■ Secção do texto ■
═══

Os Doze de Inglaterra

Este episódio é contado por Fernão Veloso numa altura em que as naus navegam por mares calmos, e estando Veloso consciente da dureza da vida e do trabalho que os espera, propõe-se a contar a história dos “feitos grandes” dos Doze de Inglaterra, ocorrida no reinado de D. João I.

Trata-se de uma ofensa feita a doze damas inglesas por doze nobres que alegavam que elas não mereciam o nome de damas e desafiavam quem quer que fosse para as defender “com lança e espada”.

As referidas damas pediram auxílio a amigos e parente mas todos recusaram e então decidiram pedir conselho ao Duque de Lencastre que havia combatido pelos portugueses contra Castela e conhecendo o povo português indicou-lhes doze cavaleiros lusitanos capazes de as defender.

Logo, cada uma das doze damas escreveu a cada um dos doze valentes portugueses e até ao próprio Rei D. João I, mas também o Duque de Lencastre interveio a falar com todos. Chegadas as cartas, toda a corte se sentiu insultada, e sendo o povo português um povo cavalheiro e defensor da sua honra, logo se deu a partida dos Doze para Inglaterra.

═══

■ Dados de origem ■
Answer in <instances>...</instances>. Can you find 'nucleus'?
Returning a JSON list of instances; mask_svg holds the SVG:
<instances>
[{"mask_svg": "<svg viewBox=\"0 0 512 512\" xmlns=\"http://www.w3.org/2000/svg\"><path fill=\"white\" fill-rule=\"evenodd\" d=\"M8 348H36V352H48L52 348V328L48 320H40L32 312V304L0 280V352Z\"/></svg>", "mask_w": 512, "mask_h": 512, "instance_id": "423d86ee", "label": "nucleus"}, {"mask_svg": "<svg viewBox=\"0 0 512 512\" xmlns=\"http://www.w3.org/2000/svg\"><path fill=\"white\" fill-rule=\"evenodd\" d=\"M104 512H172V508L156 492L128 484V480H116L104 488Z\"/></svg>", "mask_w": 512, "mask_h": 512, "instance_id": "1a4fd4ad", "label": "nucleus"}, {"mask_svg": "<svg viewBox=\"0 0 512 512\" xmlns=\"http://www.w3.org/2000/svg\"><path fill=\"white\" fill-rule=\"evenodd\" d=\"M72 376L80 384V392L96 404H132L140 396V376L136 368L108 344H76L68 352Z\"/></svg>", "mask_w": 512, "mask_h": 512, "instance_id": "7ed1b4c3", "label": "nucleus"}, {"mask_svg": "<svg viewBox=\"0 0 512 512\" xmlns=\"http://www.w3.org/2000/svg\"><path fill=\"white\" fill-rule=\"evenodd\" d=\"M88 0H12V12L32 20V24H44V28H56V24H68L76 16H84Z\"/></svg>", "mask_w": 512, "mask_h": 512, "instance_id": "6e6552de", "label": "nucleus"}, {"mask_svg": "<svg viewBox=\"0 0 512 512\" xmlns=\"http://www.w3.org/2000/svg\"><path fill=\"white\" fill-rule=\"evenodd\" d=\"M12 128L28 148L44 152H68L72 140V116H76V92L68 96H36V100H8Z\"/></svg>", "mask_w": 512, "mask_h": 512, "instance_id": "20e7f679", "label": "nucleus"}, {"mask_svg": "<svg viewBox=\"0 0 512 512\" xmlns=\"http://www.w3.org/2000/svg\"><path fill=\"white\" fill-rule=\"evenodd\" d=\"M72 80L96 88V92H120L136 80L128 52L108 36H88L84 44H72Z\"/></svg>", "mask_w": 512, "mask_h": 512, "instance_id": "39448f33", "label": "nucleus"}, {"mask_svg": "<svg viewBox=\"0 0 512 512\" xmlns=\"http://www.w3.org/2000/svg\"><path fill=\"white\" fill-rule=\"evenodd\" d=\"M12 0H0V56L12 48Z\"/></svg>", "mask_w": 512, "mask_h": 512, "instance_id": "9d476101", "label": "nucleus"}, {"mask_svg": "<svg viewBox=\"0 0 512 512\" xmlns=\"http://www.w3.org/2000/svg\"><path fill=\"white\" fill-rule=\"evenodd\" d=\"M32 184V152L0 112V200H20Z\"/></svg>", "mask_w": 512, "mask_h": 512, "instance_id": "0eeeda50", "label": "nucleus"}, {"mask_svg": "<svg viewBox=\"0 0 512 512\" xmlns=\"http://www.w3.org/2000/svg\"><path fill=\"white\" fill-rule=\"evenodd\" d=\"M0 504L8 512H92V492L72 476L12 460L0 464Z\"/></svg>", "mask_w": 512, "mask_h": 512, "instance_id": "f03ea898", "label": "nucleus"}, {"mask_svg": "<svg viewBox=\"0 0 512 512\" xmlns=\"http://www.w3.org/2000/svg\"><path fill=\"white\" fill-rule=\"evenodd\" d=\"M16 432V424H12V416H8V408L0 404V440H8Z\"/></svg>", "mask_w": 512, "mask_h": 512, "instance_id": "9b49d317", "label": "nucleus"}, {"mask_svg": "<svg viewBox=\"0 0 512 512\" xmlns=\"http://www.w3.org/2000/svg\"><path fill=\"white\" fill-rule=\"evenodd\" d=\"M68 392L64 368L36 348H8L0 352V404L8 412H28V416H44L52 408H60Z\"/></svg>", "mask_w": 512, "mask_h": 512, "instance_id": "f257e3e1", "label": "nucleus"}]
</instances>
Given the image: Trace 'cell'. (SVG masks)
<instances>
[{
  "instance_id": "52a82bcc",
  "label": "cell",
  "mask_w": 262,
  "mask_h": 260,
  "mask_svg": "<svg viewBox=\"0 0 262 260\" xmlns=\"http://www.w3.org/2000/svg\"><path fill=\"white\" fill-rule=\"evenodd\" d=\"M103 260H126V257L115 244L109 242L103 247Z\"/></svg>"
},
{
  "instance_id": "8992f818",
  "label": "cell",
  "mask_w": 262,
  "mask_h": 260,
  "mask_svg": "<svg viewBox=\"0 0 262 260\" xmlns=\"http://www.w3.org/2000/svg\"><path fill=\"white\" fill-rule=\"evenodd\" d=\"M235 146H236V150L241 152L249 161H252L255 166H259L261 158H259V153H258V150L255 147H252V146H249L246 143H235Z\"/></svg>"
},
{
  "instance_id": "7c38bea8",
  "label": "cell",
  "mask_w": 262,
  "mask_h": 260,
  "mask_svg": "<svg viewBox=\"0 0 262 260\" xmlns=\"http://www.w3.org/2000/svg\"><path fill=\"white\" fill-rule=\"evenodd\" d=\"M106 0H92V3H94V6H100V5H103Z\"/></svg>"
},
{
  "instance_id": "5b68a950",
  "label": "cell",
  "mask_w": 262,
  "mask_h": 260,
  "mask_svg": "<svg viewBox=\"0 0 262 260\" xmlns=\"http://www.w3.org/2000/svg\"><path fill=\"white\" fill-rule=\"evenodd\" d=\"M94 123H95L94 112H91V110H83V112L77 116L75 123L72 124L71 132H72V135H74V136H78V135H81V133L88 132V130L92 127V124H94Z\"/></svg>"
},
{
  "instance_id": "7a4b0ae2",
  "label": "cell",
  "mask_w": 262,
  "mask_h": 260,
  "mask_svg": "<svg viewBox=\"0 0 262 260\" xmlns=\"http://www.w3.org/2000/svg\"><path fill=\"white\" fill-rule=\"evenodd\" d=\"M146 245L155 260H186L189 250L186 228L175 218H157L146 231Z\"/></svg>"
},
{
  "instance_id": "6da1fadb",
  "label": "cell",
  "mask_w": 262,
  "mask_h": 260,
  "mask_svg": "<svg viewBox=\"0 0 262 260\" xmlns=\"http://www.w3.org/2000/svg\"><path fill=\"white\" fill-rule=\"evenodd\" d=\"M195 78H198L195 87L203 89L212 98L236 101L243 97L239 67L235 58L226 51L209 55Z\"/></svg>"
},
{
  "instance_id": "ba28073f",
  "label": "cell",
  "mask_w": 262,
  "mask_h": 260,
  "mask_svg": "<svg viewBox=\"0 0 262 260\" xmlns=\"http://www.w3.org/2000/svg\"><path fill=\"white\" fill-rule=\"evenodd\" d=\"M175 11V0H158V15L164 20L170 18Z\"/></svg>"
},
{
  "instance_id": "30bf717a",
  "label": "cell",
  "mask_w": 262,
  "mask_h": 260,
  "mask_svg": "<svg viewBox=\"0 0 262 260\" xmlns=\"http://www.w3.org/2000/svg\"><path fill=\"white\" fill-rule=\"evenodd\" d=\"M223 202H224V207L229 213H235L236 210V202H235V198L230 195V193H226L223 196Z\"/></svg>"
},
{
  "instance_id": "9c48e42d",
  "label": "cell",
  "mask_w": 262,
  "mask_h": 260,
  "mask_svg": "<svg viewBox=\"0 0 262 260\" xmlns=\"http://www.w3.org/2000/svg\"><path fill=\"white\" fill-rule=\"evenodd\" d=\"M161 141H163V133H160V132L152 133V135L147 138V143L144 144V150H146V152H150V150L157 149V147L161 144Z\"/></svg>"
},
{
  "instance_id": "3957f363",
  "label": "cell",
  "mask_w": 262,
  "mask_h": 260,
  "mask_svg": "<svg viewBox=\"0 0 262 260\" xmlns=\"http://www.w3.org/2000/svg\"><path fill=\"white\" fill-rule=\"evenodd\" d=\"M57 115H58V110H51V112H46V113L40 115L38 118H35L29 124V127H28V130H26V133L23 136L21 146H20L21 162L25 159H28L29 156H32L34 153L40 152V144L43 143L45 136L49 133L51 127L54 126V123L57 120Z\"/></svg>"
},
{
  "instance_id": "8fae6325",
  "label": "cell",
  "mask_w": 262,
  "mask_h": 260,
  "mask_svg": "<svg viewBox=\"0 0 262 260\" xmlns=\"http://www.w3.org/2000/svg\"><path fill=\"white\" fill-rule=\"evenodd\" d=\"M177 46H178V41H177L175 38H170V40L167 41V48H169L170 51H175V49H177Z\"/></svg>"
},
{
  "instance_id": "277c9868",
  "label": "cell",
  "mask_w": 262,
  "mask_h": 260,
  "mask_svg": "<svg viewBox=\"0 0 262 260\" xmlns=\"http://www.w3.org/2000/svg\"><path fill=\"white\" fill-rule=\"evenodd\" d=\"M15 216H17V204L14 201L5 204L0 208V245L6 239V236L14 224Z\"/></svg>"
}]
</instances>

═══

■ Sobre a tarefa ■
Responda, por favor, a estas perguntas sobre o texto dos Doze de Inglaterra:
1. Quem conta o episódio?
2. No reinado de que rei ocorreu a história?
3. A quem pediram conselho as damas depois de os amigos e parentes recusarem ajudá-las?

■ Resposta ■
1. Fernão Veloso.
2. D. João I.
3. Ao Duque de Lencastre.